In this case, the EEOC issued its Dismissal and Notice of Rights on May 27, 2009 and sent it to Rev. Joe. Plaintiff apparently received the Dismissal and Notice of Rights on June 4, 2009. In his Answer (Doc. 23), Rev. Joe argues that he received the Dismissal and Notice of Rights on June 13, 2010. In support, he attached as Exhibit 2 to his Answer a copy of an envelope stamped "Final Notice," with the date "6-13" handwritten on it. Although the envelope is not properly authenticated by affidavit, assuming arguendo that receipt occurred on June 13, 2009, the deadline for filing this action would have been Friday, September 11, 2009, which was two days before the Complaint was faxed to the Clerk of Court and 13 days before the Complaint was filed by the Clerk of Court. Because Rev. Joe filed this action more than 90 days after receipt of the EEOC's final action and has not asserted that equitable tolling or equitable estoppel should apply to his claim, his federal claims are barred.
Rev. Joe called his Response to Defendant's Motion to Dismiss, or, in the Alternative, Motion for Summary Judgment an "Answer."

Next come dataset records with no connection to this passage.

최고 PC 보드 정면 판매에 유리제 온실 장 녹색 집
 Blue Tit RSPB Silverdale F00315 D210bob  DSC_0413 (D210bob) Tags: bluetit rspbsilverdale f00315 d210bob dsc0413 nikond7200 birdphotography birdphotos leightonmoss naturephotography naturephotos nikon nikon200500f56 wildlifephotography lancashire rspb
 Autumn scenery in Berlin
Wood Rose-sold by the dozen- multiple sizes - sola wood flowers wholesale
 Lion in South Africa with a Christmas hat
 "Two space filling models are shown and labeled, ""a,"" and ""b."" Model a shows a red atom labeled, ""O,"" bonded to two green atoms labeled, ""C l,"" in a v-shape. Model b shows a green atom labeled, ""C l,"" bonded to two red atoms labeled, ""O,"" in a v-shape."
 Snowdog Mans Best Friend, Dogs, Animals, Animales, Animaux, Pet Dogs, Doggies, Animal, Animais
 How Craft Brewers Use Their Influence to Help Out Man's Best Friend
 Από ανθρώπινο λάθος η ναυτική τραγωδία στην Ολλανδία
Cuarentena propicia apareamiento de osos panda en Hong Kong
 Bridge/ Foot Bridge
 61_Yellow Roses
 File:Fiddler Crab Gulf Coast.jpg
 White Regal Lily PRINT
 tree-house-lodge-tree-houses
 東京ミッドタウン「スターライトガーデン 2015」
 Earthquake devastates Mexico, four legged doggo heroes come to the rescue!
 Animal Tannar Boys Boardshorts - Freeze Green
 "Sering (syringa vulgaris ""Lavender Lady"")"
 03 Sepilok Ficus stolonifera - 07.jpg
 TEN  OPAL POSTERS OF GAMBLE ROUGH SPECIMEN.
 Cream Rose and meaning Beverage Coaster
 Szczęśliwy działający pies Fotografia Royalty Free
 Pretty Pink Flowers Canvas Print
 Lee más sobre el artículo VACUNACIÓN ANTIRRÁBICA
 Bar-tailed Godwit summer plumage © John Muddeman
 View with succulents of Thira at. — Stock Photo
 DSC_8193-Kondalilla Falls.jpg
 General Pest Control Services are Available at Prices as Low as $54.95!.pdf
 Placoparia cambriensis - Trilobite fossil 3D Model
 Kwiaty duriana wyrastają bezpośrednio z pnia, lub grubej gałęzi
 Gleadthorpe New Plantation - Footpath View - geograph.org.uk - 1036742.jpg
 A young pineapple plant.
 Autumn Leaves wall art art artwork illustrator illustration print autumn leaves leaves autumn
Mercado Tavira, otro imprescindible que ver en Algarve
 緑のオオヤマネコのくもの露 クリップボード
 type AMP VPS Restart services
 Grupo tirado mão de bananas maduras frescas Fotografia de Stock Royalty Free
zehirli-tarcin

Based on the above two sections, it is not necessary for the Court to reach the issue of whether a cause of action exists against the individual-named Defendants. However, with respect to Defendants Frederick, Hansen, Raysby, and Maxwell, no cause of action exists under Title VII of the Civil Rights Act against an individual co-worker — including a supervisor — who is not an "employer." Bales v. Wal-Mart Stores, Inc., 143 F.3d 1103, 1111 (8th Cir. 1998) ("Our Court quite recently has squarely held that supervisors may not be held individually liable under Title VII."); Lenhardt v. Basic Inst. of Tech., Inc. 55 F.3d 377, 381 (8th Cir. 1995) ("Every circuit that has considered the issue ultimately has concluded that an employee, even one possessing supervisory authority, is not an employer upon whom liability can be imposed under Title VII." None of the individual Defendants are alleged to be Rev. Joe's "employer."
IV. CONCLUSION
Because Plaintiff failed to exhaust administrative remedies on any state law claims, and any federal law claims are time-barred, it is hereby
ORDERED that Defendants' Motion for Summary Judgment (Doc. 7) is granted.